>> start WORKING DATA

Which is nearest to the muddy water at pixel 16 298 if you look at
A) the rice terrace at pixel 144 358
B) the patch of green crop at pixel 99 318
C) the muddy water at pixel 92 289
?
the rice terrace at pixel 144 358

>> end WORKING DATA

→ GIVEN INSTRUCTION:
Print out every record again, exactly and in full.

→ TASK RESPONSE:
Which is nearest to the muddy water at pixel 16 298 if you look at
A) the rice terrace at pixel 144 358
B) the patch of green crop at pixel 99 318
C) the muddy water at pixel 92 289
?
the rice terrace at pixel 144 358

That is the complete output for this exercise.